Duck marinated in red wine, smashed garlic, rosemary, sage, parsley & juniper berries with herbs, roasted according to Amanda Hesser’s method in The Cook & the Gardener.
Sliced & served with windowsill herbs.
Gluten-free stuffing– wild rice cooked in red wine (the rest of the Bogle Merlot used on the duck) and butter and water, 4 italian sausages browned in a saute pan with red onion, 2 gala apples, a handful of dried cranberries & walnuts, then baked in a 350F oven with a splash of low-salt (Whole Foods 365 Organic) chicken broth & butter until the rice is cooked through & everything’s hot.
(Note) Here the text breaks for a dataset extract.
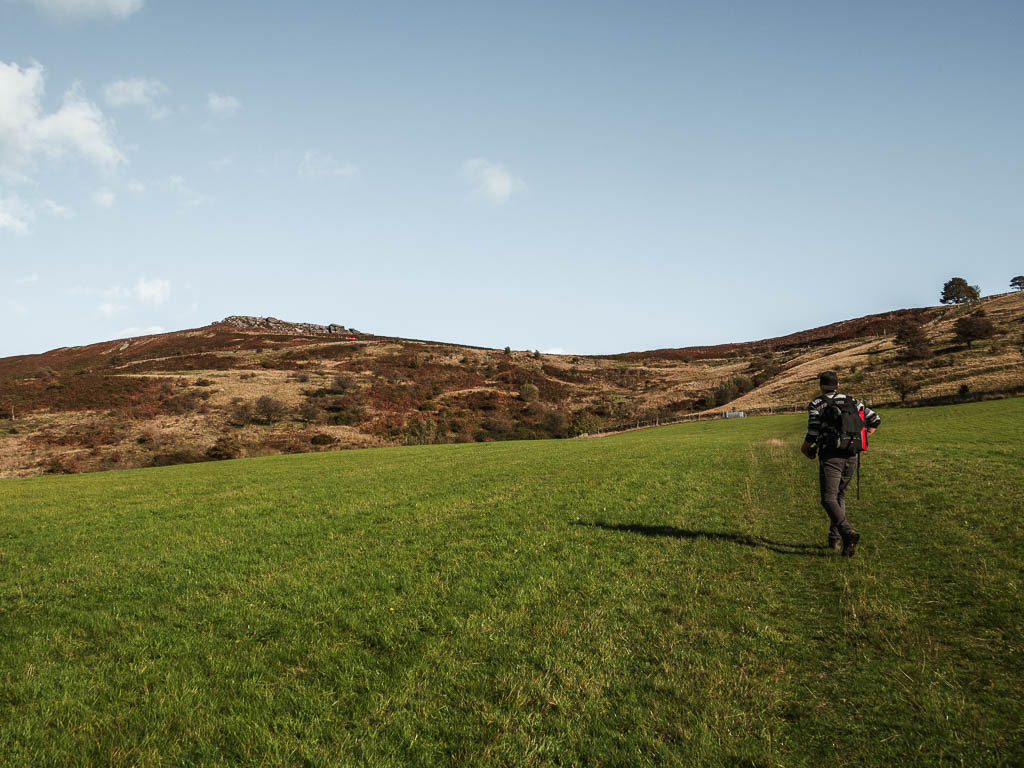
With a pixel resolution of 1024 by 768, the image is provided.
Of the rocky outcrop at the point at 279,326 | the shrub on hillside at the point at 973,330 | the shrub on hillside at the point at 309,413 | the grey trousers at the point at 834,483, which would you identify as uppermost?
the rocky outcrop at the point at 279,326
Cippolini onions & peeled shallots, cooked according to the recipe for braised rutabaga in Nigel Slater’s Tender. Unsalted butter, low sodium chicken stock, white pepper, a pinch of white organic sugar. Dressed once the liquid was boiled almost all the way down with generous gratings of nutmeg & two tablespoons of heavy cream, cooked until thickened & glazed.
One half a red cabbage, cooked again according to the recipe for red cabbage braised with cider vinegar from Tender. Vegetable oil, black pepper, juniper berries, cider vinegar, a teaspoon of agave nectar and vinegar to correct a little burning at the end.
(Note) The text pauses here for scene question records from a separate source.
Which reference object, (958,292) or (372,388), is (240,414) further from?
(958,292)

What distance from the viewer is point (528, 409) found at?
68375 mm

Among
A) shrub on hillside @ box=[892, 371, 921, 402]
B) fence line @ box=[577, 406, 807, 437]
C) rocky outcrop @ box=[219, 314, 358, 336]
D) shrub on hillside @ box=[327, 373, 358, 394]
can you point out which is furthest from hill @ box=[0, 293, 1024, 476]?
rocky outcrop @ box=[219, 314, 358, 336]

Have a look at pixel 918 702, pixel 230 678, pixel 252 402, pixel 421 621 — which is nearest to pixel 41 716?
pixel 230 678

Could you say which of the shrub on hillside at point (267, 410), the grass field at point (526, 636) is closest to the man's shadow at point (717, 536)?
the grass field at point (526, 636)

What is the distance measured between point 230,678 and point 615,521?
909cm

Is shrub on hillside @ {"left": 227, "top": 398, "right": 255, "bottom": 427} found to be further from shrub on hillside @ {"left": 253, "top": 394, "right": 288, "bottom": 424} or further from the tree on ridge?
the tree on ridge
Warm potato & cucumber salad, dressed with mustard, olive oil, cider vinegar, a teaspoon of dijon mustard, chopped fresh dill, a pinch of sugar, black pepper. Nigel Slater’s Tender, again.
Pumpkin cheesecake. Gluten free, low sugar, low salt pumpkin cheesecake. It looks like this when you slice it.
The recipe is based off this one, except I used gluten-free gingersnaps sweetened with stevia I bought from work and walnuts plus unsalted butter and agave nectar in the crust, (otherwise following the directions) then used full-fat ricotta & agave nectar in the pie instead of honey/maple syrup and lowfat ricotta. I used 1/2 cup more pumpkin and 1/2 cup less ricotta than called for, to level out the fat content. It was better than any regular pumpkin pie I’ve had in a while– less sweet, which is often my problem with pumpkiny things, and the gingersnap crust was delicious & had a nice zing.